Digital News South Africa

Passmarked tests efficacy of websites, apps using real-time best practices

Passmarked has launched its beta version of a web-quality tool driven by the global development community. It tests the efficacy of websites and apps using real-time Internet best practices and standards.
Barry Botha and Johann du Toit
Barry Botha and Johann du Toit

Presenting the results as a single quality score, it tells developers how good, secure and effective the experience is and how it can be better. It has scored over 17 million pages to date.

"We have built this tool developer, because, as developers ourselves, we needed it. Our closed beta is our first step in sharing our thinking with developers across the globe so that collectively we create a tool that can support us all in creating and maintaining better websites and services," says Barry Botha, head of Passmarked, which went live on Betali.st today.

"The internet isn't static and what makes for a good, secure and effective site a few months ago many not be the same today. With big changes, such as HTTP2, coming and other continuous adjustments as new security exploits are revealed means that sites need continual attention and best practices keep changing. It is getting harder for developers today to keep track of the health of their websites and they need one simple-to-use tool to do this for them."

Botha, who also heads up technology company io, created it to answer a need within his web development business.

"Building sites is one thing, maintaining them is a whole different kind of thing. We needed a comprehensive service that would continually track how our sites were performing and while there are a number of stand-alone offerings, there was not something that we could subscribe to that would run a health check, quietly in the background on all our sites and just notify us when something needed attention, so we built Passmarked.

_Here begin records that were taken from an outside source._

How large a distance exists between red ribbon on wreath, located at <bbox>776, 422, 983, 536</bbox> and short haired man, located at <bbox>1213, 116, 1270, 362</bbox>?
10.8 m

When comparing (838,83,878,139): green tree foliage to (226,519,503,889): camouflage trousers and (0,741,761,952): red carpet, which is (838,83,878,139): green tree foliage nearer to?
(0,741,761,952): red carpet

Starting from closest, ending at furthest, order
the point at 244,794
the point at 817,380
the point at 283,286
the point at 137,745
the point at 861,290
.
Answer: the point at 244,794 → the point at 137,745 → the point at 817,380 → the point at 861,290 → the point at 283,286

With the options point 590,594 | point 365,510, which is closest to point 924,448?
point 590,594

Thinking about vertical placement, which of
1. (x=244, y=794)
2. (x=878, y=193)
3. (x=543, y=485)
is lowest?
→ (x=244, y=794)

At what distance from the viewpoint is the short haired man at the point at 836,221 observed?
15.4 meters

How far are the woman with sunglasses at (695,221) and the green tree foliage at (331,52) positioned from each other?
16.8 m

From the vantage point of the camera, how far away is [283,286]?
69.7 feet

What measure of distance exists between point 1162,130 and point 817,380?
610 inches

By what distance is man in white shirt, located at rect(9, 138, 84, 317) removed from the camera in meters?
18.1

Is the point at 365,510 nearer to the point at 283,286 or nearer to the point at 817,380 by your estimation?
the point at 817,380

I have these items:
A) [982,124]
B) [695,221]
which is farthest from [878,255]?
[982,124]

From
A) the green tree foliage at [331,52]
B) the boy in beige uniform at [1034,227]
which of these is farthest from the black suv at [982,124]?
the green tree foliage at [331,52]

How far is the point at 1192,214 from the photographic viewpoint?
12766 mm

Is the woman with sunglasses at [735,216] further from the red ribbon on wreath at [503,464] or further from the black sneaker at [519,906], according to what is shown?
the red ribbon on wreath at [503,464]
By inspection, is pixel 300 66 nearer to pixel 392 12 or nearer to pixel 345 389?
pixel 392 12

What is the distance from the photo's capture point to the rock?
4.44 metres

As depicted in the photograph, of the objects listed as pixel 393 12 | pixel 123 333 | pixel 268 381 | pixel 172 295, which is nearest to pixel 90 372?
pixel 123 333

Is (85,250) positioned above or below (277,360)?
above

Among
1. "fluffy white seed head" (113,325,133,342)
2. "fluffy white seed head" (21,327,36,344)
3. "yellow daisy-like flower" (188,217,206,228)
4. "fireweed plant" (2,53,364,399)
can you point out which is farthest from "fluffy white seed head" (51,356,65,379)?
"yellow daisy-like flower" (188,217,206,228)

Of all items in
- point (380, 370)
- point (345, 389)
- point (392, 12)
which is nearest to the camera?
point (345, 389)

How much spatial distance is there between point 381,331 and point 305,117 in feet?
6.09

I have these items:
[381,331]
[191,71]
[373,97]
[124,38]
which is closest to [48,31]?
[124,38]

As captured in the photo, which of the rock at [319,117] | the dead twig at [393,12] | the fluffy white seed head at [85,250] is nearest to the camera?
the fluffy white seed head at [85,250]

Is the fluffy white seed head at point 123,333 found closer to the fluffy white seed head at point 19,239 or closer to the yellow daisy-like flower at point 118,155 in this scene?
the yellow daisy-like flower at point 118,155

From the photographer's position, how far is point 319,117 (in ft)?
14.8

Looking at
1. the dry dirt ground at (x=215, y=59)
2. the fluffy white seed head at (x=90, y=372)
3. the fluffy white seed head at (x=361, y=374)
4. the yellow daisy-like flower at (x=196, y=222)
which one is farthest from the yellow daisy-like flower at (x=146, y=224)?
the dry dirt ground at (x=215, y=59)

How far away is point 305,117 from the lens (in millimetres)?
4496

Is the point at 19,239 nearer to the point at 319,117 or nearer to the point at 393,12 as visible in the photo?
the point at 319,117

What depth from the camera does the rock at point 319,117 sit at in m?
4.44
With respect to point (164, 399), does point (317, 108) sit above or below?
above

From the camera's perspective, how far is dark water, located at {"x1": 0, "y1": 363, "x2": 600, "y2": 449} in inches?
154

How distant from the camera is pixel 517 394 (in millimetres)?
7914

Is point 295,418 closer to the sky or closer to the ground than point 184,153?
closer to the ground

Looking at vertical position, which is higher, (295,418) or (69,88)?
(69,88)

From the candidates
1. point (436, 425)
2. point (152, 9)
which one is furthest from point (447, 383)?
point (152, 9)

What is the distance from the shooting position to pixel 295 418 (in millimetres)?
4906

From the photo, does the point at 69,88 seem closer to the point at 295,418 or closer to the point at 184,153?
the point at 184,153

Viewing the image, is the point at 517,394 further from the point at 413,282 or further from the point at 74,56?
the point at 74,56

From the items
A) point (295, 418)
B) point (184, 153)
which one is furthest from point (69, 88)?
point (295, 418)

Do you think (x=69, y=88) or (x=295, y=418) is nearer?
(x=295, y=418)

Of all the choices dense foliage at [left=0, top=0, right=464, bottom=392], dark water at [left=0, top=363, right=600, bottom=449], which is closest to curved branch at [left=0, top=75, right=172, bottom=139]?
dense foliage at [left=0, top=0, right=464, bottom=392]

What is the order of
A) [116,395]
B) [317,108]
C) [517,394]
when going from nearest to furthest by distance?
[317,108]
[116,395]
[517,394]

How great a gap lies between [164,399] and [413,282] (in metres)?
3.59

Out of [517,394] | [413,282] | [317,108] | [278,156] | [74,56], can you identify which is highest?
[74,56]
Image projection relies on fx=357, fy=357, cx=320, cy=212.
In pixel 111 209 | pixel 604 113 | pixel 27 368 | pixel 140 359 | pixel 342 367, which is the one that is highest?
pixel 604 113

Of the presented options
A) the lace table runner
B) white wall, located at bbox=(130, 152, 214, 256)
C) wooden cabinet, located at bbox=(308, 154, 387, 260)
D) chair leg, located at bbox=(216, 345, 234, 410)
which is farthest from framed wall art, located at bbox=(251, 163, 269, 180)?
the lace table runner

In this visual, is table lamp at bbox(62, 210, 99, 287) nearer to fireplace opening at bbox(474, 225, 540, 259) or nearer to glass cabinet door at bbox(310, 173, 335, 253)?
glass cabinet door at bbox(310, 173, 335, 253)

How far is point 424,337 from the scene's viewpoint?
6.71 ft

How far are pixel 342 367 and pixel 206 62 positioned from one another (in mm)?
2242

"The best way we know to keep the score relevant is to include as many developers' opinions as possible. We have started with a closed beta so that the development community can get involved first and vote on the rules, standards and best practices we have included and work with us to create a score that makes sense to everyone - because ultimately, we're all going to use it together to make the internet work better."

Collective intelligence

Passmarked has been developed based on collective intelligence. "We want to collaborate with as many developers as possible to make this service an integral part of any web development cycle."

People with a GitHub account will be able to vote rules up and down and increase or decrease the impact the rule has on the ultimate quality score. "In this way, it will always reflect the most up to date view of effective web development."

The beta version of the site allows registered users to enter website URLs and test them against the pillars of performance, compatibility, code and security. A score out of a hundred is assigned to each pillar, and then to the page as a whole. The tool then generates a detailed report card for your website reflecting these scores and the specific standards or best practices that are not being adhered to. The report card finally includes advice on how to fix each identified error.

"This version of the service will be free, for humans, forever. Our commercial offer will be a subscription service where Passmarked will go through an entire domain daily and let the subscriber know if anything has changed. We are using the closed and then open beta stage to test our theories, get more representative rule weightings and make sure that the market needs this service as much as io did," concludes Botha.